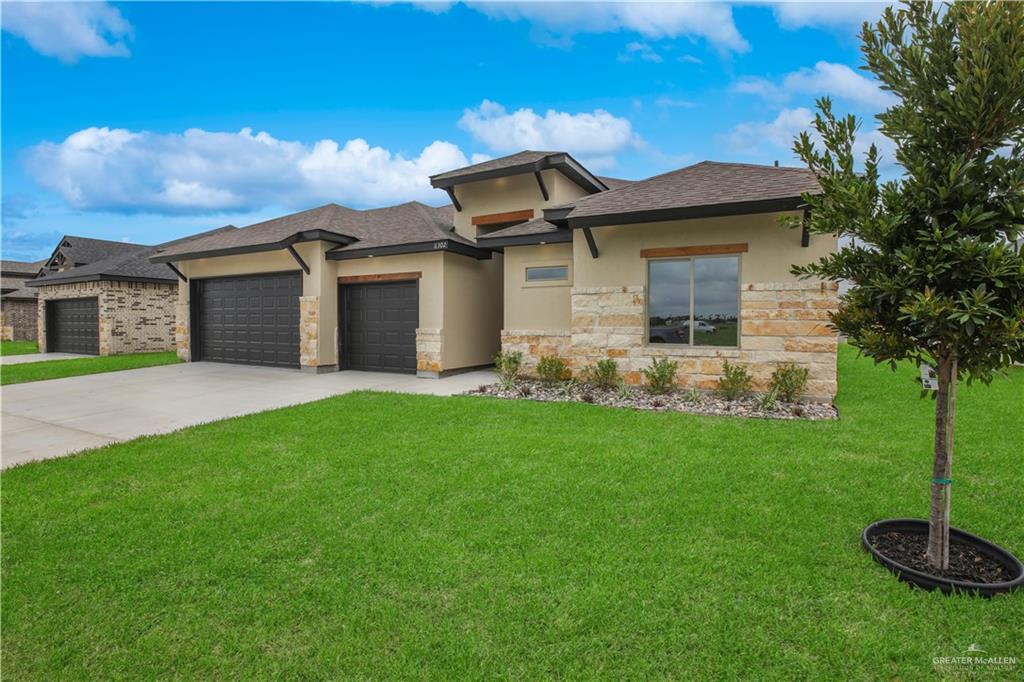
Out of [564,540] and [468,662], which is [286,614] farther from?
[564,540]

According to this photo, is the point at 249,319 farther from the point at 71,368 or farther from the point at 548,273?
the point at 548,273

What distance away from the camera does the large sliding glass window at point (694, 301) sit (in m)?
9.07

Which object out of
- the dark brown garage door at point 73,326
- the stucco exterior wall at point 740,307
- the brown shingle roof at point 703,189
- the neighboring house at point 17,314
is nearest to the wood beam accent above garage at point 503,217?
the brown shingle roof at point 703,189

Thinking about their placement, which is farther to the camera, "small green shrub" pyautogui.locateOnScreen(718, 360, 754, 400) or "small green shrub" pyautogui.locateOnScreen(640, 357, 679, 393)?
"small green shrub" pyautogui.locateOnScreen(640, 357, 679, 393)

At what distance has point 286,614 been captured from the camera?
2.73 metres

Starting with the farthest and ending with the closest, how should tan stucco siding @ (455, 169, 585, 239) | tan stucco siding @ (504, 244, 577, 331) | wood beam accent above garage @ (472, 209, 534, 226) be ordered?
wood beam accent above garage @ (472, 209, 534, 226) < tan stucco siding @ (455, 169, 585, 239) < tan stucco siding @ (504, 244, 577, 331)

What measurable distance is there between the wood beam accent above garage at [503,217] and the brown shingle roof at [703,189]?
132 inches

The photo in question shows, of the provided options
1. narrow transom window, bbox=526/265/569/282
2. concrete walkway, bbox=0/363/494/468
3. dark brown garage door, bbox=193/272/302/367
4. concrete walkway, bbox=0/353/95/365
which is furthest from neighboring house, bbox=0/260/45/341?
narrow transom window, bbox=526/265/569/282

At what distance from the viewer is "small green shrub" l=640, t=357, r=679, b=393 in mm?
9141

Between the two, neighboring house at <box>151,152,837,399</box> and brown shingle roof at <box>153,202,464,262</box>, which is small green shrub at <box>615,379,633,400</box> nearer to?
neighboring house at <box>151,152,837,399</box>

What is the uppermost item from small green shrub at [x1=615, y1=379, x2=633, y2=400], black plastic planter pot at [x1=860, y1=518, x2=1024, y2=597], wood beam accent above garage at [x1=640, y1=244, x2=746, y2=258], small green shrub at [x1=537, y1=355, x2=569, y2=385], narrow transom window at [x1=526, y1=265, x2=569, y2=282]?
wood beam accent above garage at [x1=640, y1=244, x2=746, y2=258]

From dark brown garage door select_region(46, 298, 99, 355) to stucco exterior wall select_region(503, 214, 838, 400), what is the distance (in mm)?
19642

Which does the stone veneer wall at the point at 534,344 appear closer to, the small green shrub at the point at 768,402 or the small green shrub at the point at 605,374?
the small green shrub at the point at 605,374

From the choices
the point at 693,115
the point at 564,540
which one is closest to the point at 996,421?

## [Problem to work on]
Set down all the entries exactly as they appear, but skip any pictures.

## [Finished exercise]
Out of [564,540] and [468,662], which is [286,614] farther from?
[564,540]

According to this photo, is the point at 249,319 farther from the point at 71,368 or farther from the point at 548,273?
the point at 548,273

What distance away from the camera does the large sliding glass window at point (694, 301) sit (in m)?
9.07

Which object out of
- the dark brown garage door at point 73,326
- the stucco exterior wall at point 740,307
- the brown shingle roof at point 703,189
- the neighboring house at point 17,314
is nearest to the wood beam accent above garage at point 503,217?
the brown shingle roof at point 703,189

Thinking about their placement, which is farther to the camera, "small green shrub" pyautogui.locateOnScreen(718, 360, 754, 400) or "small green shrub" pyautogui.locateOnScreen(640, 357, 679, 393)?
"small green shrub" pyautogui.locateOnScreen(640, 357, 679, 393)

At what distance has point 286,614 been captured from the camera?
2.73 metres

Starting with the farthest and ending with the closest, how should tan stucco siding @ (455, 169, 585, 239) | tan stucco siding @ (504, 244, 577, 331) | wood beam accent above garage @ (472, 209, 534, 226) be ordered?
wood beam accent above garage @ (472, 209, 534, 226) < tan stucco siding @ (455, 169, 585, 239) < tan stucco siding @ (504, 244, 577, 331)

What measurable distance is there between the wood beam accent above garage at [503,217] and the brown shingle roof at [703,189]?
132 inches

The photo in question shows, of the provided options
1. narrow transom window, bbox=526/265/569/282
2. concrete walkway, bbox=0/363/494/468
3. dark brown garage door, bbox=193/272/302/367
4. concrete walkway, bbox=0/353/95/365
which is furthest from neighboring house, bbox=0/260/45/341?
narrow transom window, bbox=526/265/569/282

At what distance from the viewer is "small green shrub" l=640, t=357, r=679, b=393 in mm?
9141

Between the two, neighboring house at <box>151,152,837,399</box> and brown shingle roof at <box>153,202,464,262</box>, which is small green shrub at <box>615,379,633,400</box> nearer to?
neighboring house at <box>151,152,837,399</box>

What is the uppermost item from small green shrub at [x1=615, y1=379, x2=633, y2=400], black plastic planter pot at [x1=860, y1=518, x2=1024, y2=597], wood beam accent above garage at [x1=640, y1=244, x2=746, y2=258], small green shrub at [x1=537, y1=355, x2=569, y2=385], narrow transom window at [x1=526, y1=265, x2=569, y2=282]?
wood beam accent above garage at [x1=640, y1=244, x2=746, y2=258]

From dark brown garage door select_region(46, 298, 99, 355) to stucco exterior wall select_region(503, 214, 838, 400), what is the distance (in mm)?
19642

Which does the stone veneer wall at the point at 534,344 appear closer to, the small green shrub at the point at 768,402 or the small green shrub at the point at 605,374?
the small green shrub at the point at 605,374

From the choices
the point at 693,115
the point at 564,540
which one is closest to the point at 996,421?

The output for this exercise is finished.